Despite these successes, we still have work to do before we achieve our vision of everyone going home safe and healthy every day. In 2014 we had two fatalities: one at our Coal Mountain Operations in British Columbia and another at our Tequila exploration project camp in Chile.
“These tragic incidents reinforce the importance of remaining ever vigilant,” said Bob Kelly, Vice President, Health and Safety. “They also prompted us to develop a High-Potential Risk Control (HPRC) Strategy, the guiding principle of which is that it is unacceptable to have serious injuries and fatalities in our workplace.”
The HPRC strategy is the result of a conscious decision we made to direct our safety efforts and resources towards those events that have the greatest ability to seriously or fatally injure any member of our team.
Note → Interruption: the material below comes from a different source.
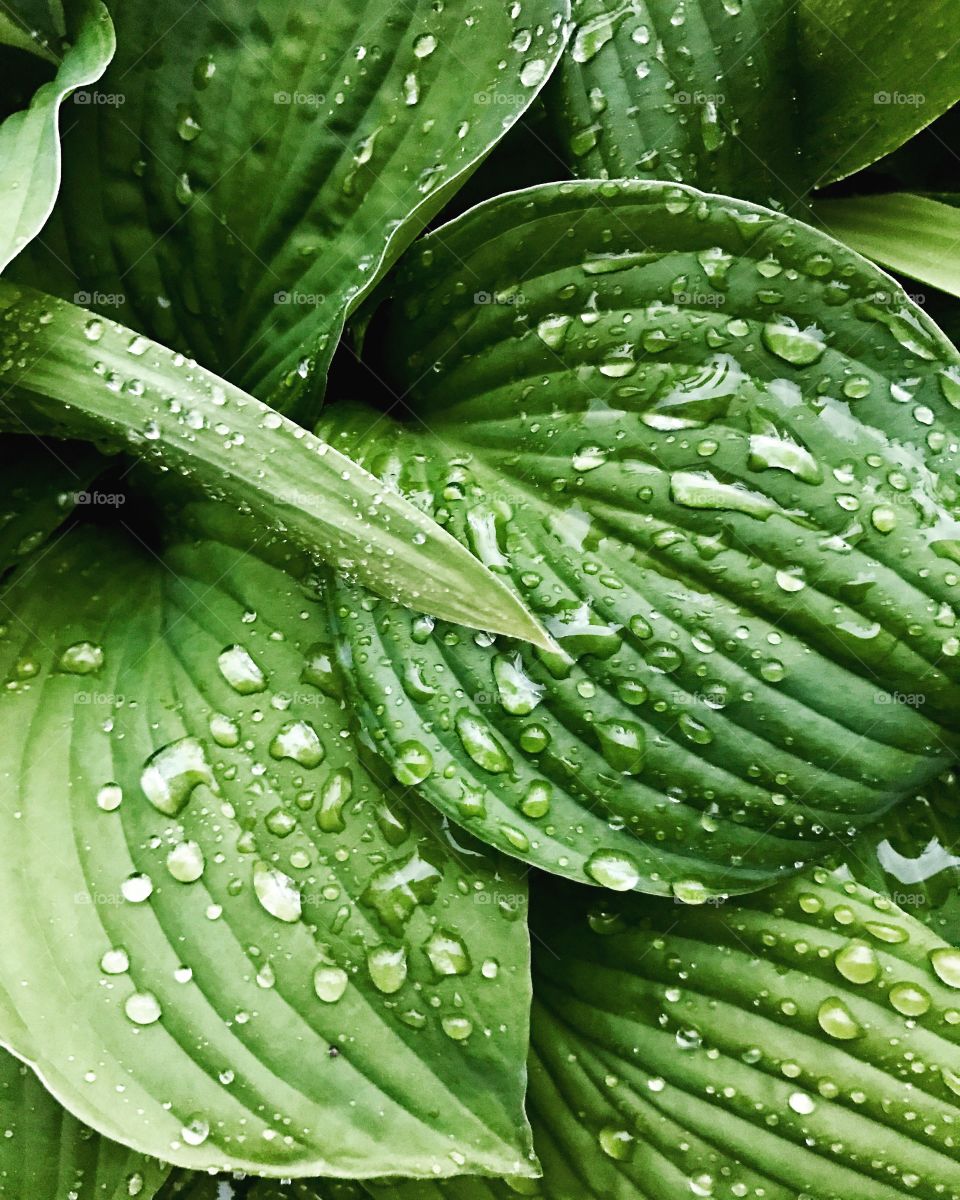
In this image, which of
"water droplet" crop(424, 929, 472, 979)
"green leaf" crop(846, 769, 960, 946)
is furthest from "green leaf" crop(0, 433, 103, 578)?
"green leaf" crop(846, 769, 960, 946)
What does it mean to “control” a risk? Put simply, it means putting in place measures to effectively manage a safety risk. Going further, “critical controls” are measures that, when implemented, are most effective in preventing the unwanted event. A tenet of our HPRC strategy is ensuring that the procedural, physical and behavioural controls we have put in place at Teck to prevent fatalities are working as intended.
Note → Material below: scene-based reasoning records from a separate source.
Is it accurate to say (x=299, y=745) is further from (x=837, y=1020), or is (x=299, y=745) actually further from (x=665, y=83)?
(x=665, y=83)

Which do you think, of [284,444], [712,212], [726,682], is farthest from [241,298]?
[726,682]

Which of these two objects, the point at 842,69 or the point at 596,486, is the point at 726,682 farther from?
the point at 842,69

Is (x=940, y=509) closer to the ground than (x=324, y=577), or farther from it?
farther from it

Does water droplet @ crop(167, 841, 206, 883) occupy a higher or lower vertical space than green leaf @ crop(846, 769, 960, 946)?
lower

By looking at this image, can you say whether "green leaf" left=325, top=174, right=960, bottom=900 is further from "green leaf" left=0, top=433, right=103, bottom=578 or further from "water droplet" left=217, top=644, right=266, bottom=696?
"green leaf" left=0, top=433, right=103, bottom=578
It is also important that any safety strategy achieve a balance between the cultural and technical elements. In this case, our HPRC strategy – the technical element – must work in tandem with and support the cultural element, our Courageous Safety Leadership (CSL) philosophy.
Our HPRC strategy aligns with our CSL philosophy, in that our people – acting as courageous safety leaders – are at the heart of our safety journey. Throughout the development of the HPRC strategy, we learned that, although a number of critical controls may exist to manage a risk, it is individual employees who are the key to implementing them. It is the men and women on the job every day who have to understand the risks associated with each task, so they can ensure the right controls are in place to stay safe.
We can look back at incidents that have already happened to identify many of our high-potential risks. But that does not provide us with insight into other risks that may exist but that have not yet generated an incident or fatality.
To help close this gap, we find that both individual and team-based risk assessments have an important role to play. One example of an individual risk assessment is our Take 5 personal safety planning tool in our coal business. For this initiative, we produced a pocket-size booklet to help employees form the habit of taking the time to assess workplace risks before they begin a task. Our Work Team Risk Assessments take place at our sites, where teams gather together and walk and talk through an everyday activity, asking the question: when I do this activity, what could potentially seriously or fatally injure me?
For those tasks that have a high-potential risk, we then ask what current and additional controls can be put in place and how we can review the effectiveness of these controls over time. We record the outcomes of the analysis and implement an action plan to close the gaps. These plans are then formally tracked.
We continue to track HPIs at our operations in order to learn from them. It is our goal to ensure that every one of the more than 10,000 employees and contractors across Teck adopts the principles of Courageous Safety Leadership and our HPRC strategy. By doing so, we will be able to achieve our vision of everyone going home safe and healthy every day.